# [Directive]
Repeat word for word the part of the text on parenting and time management starting with "Parenting Productivity and" and going on through "balancing it all?".

# [Text section]
□ □ □ □ □

Parenting Productivity and Time Management
Are you consumed with wanting to be a more productive parent? “Having it all” and “Doing it all” has become the topic of countless books, articles, conversations, and social media commentary, with passions running high in all directions. Many now believe that if a woman wants to advance in a challenging career she has to make huge sacrifices. She is unlikely to have a good marriage, quality time with her children, a social life, hobbies, or even a decent night’s sleep.
But what if finding the balance between work and family is actually not as difficult as it’s made out to be? What if all those dreadful anecdotes ignore the women who quietly but consistently do just fine with balancing it all?
Laura Vanderkam, an authority in time management, collected hour-by-hour time logs from the lives of women who make at least $100,000 a year. And she discovered some unexpected patterns in how these women spend the 168 hours that each and every one of us has each week.

□ □ □ □ □

# [Information supplied]
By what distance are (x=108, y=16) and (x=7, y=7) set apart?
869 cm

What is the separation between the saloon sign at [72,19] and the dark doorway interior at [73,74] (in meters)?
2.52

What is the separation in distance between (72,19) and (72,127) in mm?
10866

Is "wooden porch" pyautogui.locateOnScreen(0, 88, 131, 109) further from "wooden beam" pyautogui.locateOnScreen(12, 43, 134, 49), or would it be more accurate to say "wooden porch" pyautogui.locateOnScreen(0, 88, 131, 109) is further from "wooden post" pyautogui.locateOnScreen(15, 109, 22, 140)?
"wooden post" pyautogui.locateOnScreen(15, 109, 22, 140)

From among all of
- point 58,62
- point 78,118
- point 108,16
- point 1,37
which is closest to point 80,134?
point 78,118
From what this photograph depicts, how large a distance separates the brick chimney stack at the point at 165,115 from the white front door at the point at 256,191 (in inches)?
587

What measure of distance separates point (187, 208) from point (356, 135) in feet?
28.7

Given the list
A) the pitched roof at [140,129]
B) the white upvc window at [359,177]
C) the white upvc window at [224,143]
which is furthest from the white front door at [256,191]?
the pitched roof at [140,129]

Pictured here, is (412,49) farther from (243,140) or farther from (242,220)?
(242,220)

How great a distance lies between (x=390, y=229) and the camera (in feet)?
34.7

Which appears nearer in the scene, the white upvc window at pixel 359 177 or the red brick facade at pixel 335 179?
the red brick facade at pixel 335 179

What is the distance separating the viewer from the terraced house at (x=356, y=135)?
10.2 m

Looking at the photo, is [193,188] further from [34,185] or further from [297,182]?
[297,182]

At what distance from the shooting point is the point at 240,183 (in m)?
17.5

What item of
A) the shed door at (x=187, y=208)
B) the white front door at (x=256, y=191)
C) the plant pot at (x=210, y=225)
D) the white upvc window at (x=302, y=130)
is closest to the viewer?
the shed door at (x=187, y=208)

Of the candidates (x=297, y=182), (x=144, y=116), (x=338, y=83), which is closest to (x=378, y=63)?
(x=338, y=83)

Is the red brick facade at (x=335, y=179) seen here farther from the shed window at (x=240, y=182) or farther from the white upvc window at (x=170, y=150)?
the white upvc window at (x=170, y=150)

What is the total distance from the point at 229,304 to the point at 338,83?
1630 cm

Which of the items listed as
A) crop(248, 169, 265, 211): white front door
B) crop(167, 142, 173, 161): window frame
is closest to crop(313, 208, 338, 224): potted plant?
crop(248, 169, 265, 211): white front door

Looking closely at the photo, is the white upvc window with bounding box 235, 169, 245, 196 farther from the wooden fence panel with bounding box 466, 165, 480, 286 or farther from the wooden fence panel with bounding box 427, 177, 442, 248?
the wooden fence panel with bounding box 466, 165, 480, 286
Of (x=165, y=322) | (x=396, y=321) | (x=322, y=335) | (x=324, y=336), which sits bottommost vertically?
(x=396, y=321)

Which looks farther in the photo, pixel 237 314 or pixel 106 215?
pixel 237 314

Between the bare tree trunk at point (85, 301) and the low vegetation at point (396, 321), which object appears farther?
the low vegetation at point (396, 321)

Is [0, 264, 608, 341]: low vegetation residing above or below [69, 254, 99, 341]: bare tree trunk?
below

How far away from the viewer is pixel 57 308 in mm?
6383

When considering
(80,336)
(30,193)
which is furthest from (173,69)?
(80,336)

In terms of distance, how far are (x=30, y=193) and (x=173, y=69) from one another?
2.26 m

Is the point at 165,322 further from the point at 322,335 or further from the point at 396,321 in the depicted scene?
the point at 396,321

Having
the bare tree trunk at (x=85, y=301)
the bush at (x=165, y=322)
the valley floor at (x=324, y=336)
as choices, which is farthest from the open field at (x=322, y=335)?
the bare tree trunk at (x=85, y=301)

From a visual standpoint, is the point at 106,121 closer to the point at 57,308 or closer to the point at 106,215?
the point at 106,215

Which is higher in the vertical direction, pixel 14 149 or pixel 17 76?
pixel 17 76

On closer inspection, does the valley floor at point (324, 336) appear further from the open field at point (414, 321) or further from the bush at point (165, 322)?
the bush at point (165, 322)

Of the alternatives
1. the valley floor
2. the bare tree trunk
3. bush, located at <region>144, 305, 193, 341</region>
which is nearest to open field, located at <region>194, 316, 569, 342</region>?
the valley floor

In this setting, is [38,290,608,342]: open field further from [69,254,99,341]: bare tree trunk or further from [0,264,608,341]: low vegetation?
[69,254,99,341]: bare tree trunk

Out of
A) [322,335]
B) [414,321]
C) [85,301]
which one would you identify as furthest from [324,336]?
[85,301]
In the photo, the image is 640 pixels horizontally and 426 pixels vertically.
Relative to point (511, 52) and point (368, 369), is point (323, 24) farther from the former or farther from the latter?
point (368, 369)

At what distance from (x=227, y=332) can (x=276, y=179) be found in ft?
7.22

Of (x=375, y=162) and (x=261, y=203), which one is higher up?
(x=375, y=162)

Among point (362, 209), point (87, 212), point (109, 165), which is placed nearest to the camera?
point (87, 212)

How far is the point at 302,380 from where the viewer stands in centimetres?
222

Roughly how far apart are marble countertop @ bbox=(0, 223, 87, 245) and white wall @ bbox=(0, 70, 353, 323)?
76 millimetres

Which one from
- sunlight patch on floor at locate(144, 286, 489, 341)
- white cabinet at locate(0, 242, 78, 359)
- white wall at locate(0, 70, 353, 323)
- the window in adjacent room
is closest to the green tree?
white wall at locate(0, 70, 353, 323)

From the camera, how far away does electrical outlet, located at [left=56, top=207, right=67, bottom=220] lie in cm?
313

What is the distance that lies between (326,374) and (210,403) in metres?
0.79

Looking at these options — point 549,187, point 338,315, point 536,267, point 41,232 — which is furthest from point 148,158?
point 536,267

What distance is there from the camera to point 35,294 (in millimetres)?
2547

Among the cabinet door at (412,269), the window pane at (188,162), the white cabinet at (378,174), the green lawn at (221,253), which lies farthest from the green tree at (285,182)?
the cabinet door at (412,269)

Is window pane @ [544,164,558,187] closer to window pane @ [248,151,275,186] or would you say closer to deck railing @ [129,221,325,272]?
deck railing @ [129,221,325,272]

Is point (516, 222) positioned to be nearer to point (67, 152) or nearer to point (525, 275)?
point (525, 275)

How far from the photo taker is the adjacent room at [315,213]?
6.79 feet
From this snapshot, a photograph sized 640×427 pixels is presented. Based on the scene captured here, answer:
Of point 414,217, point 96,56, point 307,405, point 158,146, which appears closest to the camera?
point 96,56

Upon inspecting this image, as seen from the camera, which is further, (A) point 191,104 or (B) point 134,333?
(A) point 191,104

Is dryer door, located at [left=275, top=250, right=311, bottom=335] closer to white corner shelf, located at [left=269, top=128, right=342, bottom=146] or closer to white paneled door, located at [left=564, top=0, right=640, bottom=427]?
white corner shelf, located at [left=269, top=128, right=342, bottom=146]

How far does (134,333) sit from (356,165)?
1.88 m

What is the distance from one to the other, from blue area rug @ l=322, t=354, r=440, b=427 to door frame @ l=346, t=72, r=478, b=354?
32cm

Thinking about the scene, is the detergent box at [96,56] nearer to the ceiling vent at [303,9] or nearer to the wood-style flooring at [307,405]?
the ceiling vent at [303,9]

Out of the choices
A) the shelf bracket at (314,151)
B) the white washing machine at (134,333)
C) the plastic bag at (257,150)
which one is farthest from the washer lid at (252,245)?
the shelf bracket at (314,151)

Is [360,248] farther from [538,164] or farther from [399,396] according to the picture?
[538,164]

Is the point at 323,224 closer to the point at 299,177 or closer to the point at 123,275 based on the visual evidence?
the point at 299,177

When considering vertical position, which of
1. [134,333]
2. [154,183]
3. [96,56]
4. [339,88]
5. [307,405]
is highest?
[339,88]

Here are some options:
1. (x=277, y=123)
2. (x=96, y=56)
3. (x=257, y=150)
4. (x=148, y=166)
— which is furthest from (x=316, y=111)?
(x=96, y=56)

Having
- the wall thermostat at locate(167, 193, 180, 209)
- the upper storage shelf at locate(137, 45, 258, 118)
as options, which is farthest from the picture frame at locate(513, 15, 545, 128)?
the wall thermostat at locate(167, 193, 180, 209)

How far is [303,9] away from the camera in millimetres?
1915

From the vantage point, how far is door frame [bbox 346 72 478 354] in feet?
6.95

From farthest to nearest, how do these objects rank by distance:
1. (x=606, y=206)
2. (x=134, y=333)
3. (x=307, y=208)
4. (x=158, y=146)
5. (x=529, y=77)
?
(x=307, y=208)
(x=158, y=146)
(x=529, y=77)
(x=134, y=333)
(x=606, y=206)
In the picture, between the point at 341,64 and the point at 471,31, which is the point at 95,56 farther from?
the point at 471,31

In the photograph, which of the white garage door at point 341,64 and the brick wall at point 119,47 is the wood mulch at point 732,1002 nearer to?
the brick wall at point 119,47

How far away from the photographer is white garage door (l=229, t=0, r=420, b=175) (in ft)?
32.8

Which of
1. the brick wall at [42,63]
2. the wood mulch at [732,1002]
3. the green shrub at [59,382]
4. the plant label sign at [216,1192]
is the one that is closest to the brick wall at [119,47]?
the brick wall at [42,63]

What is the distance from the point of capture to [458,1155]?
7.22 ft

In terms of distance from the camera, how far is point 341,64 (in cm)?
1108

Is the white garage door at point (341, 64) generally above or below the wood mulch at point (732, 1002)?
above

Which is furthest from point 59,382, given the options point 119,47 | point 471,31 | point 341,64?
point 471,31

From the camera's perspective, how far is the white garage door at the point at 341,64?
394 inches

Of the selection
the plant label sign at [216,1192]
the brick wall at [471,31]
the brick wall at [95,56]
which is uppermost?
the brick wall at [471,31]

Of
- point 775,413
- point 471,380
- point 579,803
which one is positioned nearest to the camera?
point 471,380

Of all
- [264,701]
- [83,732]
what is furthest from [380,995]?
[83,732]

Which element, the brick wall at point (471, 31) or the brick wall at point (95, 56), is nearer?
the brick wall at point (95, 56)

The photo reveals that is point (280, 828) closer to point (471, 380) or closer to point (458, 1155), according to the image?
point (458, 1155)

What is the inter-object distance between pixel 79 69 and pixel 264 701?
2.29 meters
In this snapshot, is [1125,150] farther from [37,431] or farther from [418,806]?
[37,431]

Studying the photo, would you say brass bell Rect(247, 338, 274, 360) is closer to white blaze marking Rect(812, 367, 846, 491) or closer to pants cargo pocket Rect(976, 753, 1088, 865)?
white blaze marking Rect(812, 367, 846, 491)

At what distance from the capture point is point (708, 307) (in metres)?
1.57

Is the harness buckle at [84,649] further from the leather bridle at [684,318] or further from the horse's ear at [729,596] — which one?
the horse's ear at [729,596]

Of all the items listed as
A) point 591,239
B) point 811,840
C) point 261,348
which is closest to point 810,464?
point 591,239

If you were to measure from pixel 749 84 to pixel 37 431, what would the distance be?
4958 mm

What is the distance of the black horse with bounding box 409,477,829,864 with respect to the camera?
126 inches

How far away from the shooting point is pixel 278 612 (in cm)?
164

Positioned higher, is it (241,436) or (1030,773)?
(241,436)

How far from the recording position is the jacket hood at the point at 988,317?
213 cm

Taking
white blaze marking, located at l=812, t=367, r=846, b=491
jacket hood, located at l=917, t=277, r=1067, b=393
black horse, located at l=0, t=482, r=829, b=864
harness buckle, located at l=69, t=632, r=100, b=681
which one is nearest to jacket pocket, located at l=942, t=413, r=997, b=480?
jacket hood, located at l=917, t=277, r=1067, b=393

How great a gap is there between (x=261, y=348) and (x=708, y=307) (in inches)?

□ □ □ □ □

# [Response below]
Parenting Productivity and Time Management
Are you consumed with wanting to be a more productive parent? “Having it all” and “Doing it all” has become the topic of countless books, articles, conversations, and social media commentary, with passions running high in all directions. Many now believe that if a woman wants to advance in a challenging career she has to make huge sacrifices. She is unlikely to have a good marriage, quality time with her children, a social life, hobbies, or even a decent night’s sleep.
But what if finding the balance between work and family is actually not as difficult as it’s made out to be? What if all those dreadful anecdotes ignore the women who quietly but consistently do just fine with balancing it all?